Albert rozpoczął splatanie zaklęcia, wiedząc, że tym razem będzie musiał je odpowiednio zmodyfikować, aby zadziałało na bestie, tak jak zamierzał. W akademii nie przepuszczano żadnej okazji, aby wbić do głowy przyszłym magistrom, jakie to niebezpieczne i jak bardzo ryzykowne. Starzy profesorowie chętnie raczyli ich opowieściami o tym, co stało się z magikami, którzy zrobili błąd podczas eksperymentów. Szczególnie dużo miejsca poświęcali opisom sceny jaką zostali po wejściu do laboratorium takiego pechowego badacza. Albert jednak nie miał czasu na badania. Był w ogniu walki a nie w bezpiecznym, magicznie zabezpieczonym laboratorium swego kolegium.

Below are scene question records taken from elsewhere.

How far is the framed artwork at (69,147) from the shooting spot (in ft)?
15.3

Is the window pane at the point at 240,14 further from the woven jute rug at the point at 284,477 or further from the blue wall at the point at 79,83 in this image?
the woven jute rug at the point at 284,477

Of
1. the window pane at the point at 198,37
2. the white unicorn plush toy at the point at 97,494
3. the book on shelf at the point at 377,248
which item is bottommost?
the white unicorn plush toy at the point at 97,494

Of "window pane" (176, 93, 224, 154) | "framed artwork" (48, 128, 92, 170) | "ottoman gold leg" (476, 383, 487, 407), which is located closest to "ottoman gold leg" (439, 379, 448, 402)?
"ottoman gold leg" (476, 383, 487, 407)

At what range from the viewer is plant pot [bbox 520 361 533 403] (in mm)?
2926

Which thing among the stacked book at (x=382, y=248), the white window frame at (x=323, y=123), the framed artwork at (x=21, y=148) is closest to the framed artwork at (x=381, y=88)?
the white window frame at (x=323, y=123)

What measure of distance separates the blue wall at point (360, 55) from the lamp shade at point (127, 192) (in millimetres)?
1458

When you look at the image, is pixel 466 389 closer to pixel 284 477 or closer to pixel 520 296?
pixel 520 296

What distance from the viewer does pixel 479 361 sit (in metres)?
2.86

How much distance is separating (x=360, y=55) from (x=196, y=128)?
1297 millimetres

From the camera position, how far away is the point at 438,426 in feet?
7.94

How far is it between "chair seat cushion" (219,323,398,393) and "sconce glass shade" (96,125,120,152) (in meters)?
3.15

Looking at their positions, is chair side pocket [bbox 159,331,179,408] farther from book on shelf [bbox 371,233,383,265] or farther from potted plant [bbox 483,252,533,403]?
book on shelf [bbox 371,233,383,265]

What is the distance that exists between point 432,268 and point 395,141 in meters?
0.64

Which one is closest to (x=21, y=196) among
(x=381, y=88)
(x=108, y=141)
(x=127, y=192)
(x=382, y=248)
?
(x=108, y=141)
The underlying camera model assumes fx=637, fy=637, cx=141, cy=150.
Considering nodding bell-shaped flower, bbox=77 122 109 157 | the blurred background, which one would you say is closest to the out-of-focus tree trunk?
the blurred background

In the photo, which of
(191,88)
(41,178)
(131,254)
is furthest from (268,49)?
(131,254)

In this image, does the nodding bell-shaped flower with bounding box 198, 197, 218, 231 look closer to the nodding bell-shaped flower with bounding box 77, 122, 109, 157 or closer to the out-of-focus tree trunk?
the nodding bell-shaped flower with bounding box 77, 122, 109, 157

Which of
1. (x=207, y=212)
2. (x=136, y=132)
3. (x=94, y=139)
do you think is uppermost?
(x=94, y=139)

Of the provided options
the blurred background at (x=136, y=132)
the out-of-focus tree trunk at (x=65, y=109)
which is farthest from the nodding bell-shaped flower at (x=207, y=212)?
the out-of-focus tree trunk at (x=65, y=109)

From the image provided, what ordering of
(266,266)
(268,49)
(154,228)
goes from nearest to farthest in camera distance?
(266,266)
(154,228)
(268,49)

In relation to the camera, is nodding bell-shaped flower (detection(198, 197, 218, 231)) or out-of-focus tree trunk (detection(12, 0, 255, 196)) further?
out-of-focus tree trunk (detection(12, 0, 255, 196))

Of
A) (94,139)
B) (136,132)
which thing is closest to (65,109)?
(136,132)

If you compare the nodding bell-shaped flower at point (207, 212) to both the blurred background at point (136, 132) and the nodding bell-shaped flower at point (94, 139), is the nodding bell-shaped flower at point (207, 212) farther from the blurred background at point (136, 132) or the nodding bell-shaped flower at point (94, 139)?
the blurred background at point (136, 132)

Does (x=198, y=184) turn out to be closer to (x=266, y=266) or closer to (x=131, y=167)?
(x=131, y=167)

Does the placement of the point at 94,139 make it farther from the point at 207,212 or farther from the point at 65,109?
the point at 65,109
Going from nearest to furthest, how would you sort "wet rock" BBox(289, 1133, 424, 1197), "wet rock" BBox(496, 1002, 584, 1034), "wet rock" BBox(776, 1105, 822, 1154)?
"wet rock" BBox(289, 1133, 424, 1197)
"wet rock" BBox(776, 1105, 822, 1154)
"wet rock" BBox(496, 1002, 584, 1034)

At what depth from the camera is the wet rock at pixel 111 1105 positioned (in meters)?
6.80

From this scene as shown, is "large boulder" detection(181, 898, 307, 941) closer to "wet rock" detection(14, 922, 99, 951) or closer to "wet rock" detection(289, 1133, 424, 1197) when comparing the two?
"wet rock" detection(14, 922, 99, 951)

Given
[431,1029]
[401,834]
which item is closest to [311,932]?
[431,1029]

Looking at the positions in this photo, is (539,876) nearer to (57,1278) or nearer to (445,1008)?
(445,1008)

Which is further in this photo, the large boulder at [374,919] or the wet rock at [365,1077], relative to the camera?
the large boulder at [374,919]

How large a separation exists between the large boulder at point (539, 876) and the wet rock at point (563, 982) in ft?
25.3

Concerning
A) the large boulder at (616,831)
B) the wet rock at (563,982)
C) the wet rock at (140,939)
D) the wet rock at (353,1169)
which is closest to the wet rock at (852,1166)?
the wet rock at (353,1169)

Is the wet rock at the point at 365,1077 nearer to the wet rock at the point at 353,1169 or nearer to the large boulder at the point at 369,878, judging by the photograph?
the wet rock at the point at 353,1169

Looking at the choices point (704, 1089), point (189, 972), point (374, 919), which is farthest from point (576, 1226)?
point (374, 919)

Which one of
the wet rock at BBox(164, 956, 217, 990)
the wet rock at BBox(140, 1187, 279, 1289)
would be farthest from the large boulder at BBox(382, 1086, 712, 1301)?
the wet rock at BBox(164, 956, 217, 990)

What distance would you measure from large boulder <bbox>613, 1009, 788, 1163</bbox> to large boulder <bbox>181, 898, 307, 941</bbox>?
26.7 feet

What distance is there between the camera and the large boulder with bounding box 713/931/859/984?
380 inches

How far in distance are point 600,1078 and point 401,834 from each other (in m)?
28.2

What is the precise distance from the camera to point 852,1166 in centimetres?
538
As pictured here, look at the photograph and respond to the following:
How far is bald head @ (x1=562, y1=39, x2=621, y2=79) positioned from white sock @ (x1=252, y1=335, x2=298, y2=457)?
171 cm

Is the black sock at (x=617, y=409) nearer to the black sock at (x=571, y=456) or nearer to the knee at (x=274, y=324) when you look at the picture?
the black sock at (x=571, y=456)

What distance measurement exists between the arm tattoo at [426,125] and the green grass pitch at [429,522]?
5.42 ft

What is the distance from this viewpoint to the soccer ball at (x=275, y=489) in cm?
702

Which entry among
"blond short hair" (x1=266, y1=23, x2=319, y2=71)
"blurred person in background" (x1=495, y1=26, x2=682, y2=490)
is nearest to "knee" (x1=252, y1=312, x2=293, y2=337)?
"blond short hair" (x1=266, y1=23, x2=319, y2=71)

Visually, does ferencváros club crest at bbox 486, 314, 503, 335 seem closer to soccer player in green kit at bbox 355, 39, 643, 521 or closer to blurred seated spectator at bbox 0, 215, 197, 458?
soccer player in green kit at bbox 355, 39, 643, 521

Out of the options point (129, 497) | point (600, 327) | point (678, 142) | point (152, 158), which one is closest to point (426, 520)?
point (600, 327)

Nie miał też czasu na eksperymenty, bo wiedział, że albo uda mu się od razu, albo następna próba będzie już niepotrzebna.

Gesty, trochę inne niż zwykłe, słowa, brzmiące odrobinę inaczej niż zapisano to w magicznej księdze. Mimo szalejącej wokół ulewy i chłoszczącego zimnem wiatru, Albert czuł jak się poci. Układał i naginał do swojej woli pasma magicznego wiatru, który zdawał się szaleć nie mniej niż ten prawdziwy. Już prawie mu się udało. Już prawie owinął się wokół trzymającej gladiatora macki. Już prawie...

Coś poszło nie tak. Albert poczuł jak szarpnęło nim, jakby sam potwor uderzył go jedną ze swoich macek. Zaklęcie jednak działało nadal. Zamiast sięgnąć do macek stwora, niewiadomym sposobem młody Flick sięgał wprost do jego umysłu. Jeśli tak można było nazwać te zdeformowaną i pokraczną formę świadomości, jeszcze bardziej przerażającą niż jej cielesna powłoka.

W jednak chwili czarodziej doznał całej gamy uczuć i doznań. Nienawiści do wszystkiego co żyje, bólu trawionego od środka kwasem, samopożerającego się ciała, które wciąż mutowało i rosło. Żądzy krwi, której nic nie było wstanie zaspokoić. Przez jego umysł przeleciały obrazy i wspomnienia potwora, każdej pożartej przez niego istoty. Cierpienie, kiedy jego ciało deformowały kolejne mutacje, nawet bólu ran i ciosów zadanych przez jego towarzyszy. W końcu umysł magika dotknęło coś innego. Mroczne jestestwo, od zawsze towarzyszące adeptem sztuki, ledwie musnęło jego umysł. Dla zwykłego studenta to było po prostu zbytu wiele.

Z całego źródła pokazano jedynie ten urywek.